According to a new study presented at the 30th Annual Meeting of the North American Spine Society (NASS; 14-16 October, Chicago, USA), spine surgeons should choose a patient’s own bone material rather than donor bone for better results in posterior atlantoaxial fusion.
“In an effort to reduce a patient’s pain and complication risk, surgeons have been relying more on allograft bone for spine fusion,” said Michael D Daubs, an orthopaedic surgeon and NASS Annual Meeting programme chair. “But, as this study indicates, not all bone is created equal, and the way surgeons have been measuring fusion success needs to be carefully re-examined.”
The study was selected as one of only 21 “Best Papers” at the NASS meeting. A record-breaking 1,180 scientific abstracts and session proposals were submitted this year. In this prospective comparative study, 41 consecutive patients underwent posterior atlantoaxial fusion with a screw-rod system fixation. After learning about the possible advantages and disadvantages of each, patients chose between allograft bone or their own bone, harvested from the iliac crest of their own pelvis.

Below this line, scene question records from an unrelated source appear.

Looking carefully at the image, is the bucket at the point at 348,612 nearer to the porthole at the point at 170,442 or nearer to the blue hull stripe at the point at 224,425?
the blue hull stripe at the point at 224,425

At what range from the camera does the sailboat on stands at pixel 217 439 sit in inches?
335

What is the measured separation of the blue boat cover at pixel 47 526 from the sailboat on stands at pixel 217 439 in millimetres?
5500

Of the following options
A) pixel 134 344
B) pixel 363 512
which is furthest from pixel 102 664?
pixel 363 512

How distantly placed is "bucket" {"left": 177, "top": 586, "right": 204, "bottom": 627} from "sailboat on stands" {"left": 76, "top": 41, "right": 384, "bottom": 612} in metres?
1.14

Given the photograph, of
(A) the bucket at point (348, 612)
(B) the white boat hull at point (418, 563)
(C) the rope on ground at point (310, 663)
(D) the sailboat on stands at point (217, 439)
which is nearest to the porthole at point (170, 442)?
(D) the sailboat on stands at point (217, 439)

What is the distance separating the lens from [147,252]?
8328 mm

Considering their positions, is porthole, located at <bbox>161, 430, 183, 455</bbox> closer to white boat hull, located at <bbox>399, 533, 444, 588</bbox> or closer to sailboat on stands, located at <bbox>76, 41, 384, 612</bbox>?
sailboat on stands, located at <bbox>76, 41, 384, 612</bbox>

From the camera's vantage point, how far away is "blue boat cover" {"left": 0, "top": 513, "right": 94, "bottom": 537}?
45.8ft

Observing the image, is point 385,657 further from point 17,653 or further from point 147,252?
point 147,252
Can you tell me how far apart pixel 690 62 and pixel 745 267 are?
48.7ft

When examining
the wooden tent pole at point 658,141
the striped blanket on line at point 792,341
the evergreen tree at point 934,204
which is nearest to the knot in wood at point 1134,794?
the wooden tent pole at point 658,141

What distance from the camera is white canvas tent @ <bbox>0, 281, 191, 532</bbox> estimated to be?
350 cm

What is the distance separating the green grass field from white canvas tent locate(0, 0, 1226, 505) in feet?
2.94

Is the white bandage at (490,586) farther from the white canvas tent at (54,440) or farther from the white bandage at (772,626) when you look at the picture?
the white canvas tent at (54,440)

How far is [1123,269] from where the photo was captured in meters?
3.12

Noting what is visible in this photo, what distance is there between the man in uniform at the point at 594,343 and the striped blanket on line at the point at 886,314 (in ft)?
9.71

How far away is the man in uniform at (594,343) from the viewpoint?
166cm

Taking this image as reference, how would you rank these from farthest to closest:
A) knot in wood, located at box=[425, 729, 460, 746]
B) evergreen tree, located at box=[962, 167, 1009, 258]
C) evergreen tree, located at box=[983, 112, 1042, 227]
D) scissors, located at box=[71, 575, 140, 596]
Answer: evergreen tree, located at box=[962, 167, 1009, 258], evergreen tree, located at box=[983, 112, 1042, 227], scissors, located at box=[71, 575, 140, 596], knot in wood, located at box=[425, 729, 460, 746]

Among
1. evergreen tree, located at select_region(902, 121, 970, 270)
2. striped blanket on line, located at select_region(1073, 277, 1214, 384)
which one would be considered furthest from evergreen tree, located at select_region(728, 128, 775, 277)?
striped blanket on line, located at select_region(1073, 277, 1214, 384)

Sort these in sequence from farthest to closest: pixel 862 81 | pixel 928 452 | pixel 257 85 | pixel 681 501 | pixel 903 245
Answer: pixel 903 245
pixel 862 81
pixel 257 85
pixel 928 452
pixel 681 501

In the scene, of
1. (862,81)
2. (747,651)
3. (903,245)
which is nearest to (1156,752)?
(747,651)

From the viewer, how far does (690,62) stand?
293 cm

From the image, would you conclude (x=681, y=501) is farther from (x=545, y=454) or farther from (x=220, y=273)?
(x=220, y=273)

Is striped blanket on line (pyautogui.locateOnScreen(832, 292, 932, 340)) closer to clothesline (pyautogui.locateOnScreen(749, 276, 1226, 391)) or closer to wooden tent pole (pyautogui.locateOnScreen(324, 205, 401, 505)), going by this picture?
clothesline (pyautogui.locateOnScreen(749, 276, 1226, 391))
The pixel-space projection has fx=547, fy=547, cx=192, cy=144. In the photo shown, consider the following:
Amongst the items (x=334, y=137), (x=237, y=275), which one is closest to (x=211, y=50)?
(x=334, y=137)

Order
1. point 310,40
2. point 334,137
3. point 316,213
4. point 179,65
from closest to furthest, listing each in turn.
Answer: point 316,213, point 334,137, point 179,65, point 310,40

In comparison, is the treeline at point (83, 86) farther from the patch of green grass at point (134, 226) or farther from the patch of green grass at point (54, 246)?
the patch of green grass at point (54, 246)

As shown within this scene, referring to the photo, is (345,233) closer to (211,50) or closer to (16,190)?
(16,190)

Twenty-four chose allograft and 17 chose autograft. The patients were followed regularly, and underwent CT scans and dynamic radiographs every six months for at least 18 months. At the final follow-up, only two patients (8.3%) in the allograft group were confirmed with bony fusion based on CT image while 15 patients (88%) were confirmed with bony fusion based on CT image. However, all of the 41 patients showed “no movement” on dynamic radiographs, which some surgeons would say indicates that the vertebrae successfully fused. “This study indicates that not only is allograft unreliable for posterior atlantoaxial fusion, but we must be sceptical about using only dynamic radiographs to check fusion,” said Daubs. “We should focus energy on making autograft fusion safer and less painful for our patients.”